** Given exercise **
Go through the records underneath and write each one out again exactly.

** Input rows **
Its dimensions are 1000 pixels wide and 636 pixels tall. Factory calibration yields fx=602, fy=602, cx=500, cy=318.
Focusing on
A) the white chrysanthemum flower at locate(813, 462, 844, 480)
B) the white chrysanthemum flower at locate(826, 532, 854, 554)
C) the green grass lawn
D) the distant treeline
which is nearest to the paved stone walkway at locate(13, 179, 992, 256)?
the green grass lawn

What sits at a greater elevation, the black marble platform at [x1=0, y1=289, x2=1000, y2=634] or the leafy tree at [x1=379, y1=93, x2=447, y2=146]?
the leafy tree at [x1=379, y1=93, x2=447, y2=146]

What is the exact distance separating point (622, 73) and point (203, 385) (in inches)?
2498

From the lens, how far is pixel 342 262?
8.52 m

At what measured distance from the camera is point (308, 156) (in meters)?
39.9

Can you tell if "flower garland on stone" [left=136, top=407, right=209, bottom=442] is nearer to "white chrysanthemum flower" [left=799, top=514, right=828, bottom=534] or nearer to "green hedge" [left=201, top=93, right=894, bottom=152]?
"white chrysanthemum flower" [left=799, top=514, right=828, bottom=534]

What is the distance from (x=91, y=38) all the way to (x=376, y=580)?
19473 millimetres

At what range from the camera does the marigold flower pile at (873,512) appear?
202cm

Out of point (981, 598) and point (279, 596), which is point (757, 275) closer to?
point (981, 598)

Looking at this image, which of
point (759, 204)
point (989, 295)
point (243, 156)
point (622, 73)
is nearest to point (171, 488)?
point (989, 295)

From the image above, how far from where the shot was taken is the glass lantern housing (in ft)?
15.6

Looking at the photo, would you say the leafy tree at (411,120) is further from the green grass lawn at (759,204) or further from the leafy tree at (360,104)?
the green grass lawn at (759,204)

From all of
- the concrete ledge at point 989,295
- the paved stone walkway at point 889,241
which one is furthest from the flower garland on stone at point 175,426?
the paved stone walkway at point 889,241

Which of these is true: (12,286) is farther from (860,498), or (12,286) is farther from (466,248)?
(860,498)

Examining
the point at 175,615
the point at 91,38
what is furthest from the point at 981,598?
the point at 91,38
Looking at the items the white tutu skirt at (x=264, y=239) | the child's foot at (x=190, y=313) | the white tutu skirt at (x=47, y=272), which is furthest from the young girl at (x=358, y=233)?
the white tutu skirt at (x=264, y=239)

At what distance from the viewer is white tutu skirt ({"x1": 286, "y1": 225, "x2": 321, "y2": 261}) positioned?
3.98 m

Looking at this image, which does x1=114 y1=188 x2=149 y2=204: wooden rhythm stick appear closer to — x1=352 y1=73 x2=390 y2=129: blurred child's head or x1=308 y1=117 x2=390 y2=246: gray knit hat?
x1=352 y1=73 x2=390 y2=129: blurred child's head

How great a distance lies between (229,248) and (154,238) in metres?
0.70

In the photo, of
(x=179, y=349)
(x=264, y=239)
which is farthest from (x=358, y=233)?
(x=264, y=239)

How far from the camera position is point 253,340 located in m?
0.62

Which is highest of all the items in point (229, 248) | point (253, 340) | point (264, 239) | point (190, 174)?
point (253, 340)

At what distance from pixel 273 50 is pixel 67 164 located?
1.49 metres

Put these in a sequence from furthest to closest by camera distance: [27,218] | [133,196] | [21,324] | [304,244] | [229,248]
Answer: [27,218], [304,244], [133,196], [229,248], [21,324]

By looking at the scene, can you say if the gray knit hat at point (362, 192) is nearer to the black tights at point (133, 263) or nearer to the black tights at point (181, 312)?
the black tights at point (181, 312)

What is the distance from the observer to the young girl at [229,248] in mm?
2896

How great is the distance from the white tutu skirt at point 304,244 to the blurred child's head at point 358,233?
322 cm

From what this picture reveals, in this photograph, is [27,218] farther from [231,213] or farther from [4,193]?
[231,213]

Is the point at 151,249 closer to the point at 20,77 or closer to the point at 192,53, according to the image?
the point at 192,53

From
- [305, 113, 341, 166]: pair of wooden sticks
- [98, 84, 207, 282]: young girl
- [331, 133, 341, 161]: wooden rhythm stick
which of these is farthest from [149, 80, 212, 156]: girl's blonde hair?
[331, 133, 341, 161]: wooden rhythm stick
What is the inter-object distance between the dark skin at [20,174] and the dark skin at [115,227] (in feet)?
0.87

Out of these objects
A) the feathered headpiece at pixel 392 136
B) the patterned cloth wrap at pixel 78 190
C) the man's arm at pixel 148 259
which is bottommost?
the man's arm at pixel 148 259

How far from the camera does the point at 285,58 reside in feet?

** Written reply **
Its dimensions are 1000 pixels wide and 636 pixels tall. Factory calibration yields fx=602, fy=602, cx=500, cy=318.
Focusing on
A) the white chrysanthemum flower at locate(813, 462, 844, 480)
B) the white chrysanthemum flower at locate(826, 532, 854, 554)
C) the green grass lawn
D) the distant treeline
which is nearest to the paved stone walkway at locate(13, 179, 992, 256)?
the green grass lawn

What sits at a greater elevation, the black marble platform at [x1=0, y1=289, x2=1000, y2=634] or the leafy tree at [x1=379, y1=93, x2=447, y2=146]?
the leafy tree at [x1=379, y1=93, x2=447, y2=146]

What is the exact distance separating point (622, 73) and point (203, 385) (in inches)?
2498

From the lens, how far is pixel 342 262?
8.52 m

At what measured distance from the camera is point (308, 156) (in meters)?
39.9

Can you tell if "flower garland on stone" [left=136, top=407, right=209, bottom=442] is nearer to "white chrysanthemum flower" [left=799, top=514, right=828, bottom=534] or nearer to "green hedge" [left=201, top=93, right=894, bottom=152]?
"white chrysanthemum flower" [left=799, top=514, right=828, bottom=534]

What is the distance from (x=91, y=38) all the way to (x=376, y=580)?
19473 millimetres

At what range from the camera does the marigold flower pile at (873,512) appear?
202cm

Out of point (981, 598) and point (279, 596), which is point (757, 275) closer to?
point (981, 598)

Looking at this image, which of
point (759, 204)
point (989, 295)
point (243, 156)
point (622, 73)
is nearest to point (171, 488)?
point (989, 295)

From the image above, how far from where the shot was taken is the glass lantern housing (in ft)?
15.6

Looking at the photo, would you say the leafy tree at (411,120) is further from the green grass lawn at (759,204) or further from the leafy tree at (360,104)?
the green grass lawn at (759,204)

From all of
- the concrete ledge at point 989,295
- the paved stone walkway at point 889,241
which one is furthest from the flower garland on stone at point 175,426?
the paved stone walkway at point 889,241

Which of these is true: (12,286) is farther from (860,498), or (12,286) is farther from (466,248)?
(860,498)

Examining
the point at 175,615
the point at 91,38
what is furthest from the point at 981,598?
the point at 91,38
Looking at the items the white tutu skirt at (x=264, y=239) | the child's foot at (x=190, y=313) | the white tutu skirt at (x=47, y=272), which is furthest from the young girl at (x=358, y=233)?
the white tutu skirt at (x=264, y=239)

At what distance from the viewer is white tutu skirt ({"x1": 286, "y1": 225, "x2": 321, "y2": 261}) positioned?
3.98 m

Looking at this image, which does x1=114 y1=188 x2=149 y2=204: wooden rhythm stick appear closer to — x1=352 y1=73 x2=390 y2=129: blurred child's head or x1=308 y1=117 x2=390 y2=246: gray knit hat?
x1=352 y1=73 x2=390 y2=129: blurred child's head

How great a distance lies between (229,248) and (154,238) in metres?
0.70

In the photo, of
(x=179, y=349)
(x=264, y=239)
which is farthest from (x=358, y=233)?
(x=264, y=239)

How far from the camera position is point 253,340 located in m?
0.62

Which is highest of all the items in point (229, 248) | point (253, 340) | point (264, 239) | point (190, 174)?
point (253, 340)

At what distance from pixel 273 50 is pixel 67 164 located?
1.49 metres

Put these in a sequence from furthest to closest by camera distance: [27,218] | [133,196] | [21,324] | [304,244] | [229,248]
Answer: [27,218], [304,244], [133,196], [229,248], [21,324]

By looking at the scene, can you say if the gray knit hat at point (362, 192) is nearer to the black tights at point (133, 263) or nearer to the black tights at point (181, 312)?
the black tights at point (181, 312)

What is the distance from the observer to the young girl at [229,248] in mm?
2896

How great is the distance from the white tutu skirt at point 304,244 to the blurred child's head at point 358,233?
322 cm

From what this picture reveals, in this photograph, is [27,218] farther from [231,213] or farther from [4,193]?
[231,213]

Is the point at 151,249 closer to the point at 20,77 or closer to the point at 192,53, according to the image?
the point at 192,53

From
- [305, 113, 341, 166]: pair of wooden sticks
- [98, 84, 207, 282]: young girl
- [331, 133, 341, 161]: wooden rhythm stick
which of these is farthest from [149, 80, 212, 156]: girl's blonde hair?
[331, 133, 341, 161]: wooden rhythm stick
What is the inter-object distance between the dark skin at [20,174] and the dark skin at [115,227] (in feet)?
0.87

Out of these objects
A) the feathered headpiece at pixel 392 136
B) the patterned cloth wrap at pixel 78 190
C) the man's arm at pixel 148 259
which is bottommost?
the man's arm at pixel 148 259

How far from the camera does the point at 285,58 reside in feet?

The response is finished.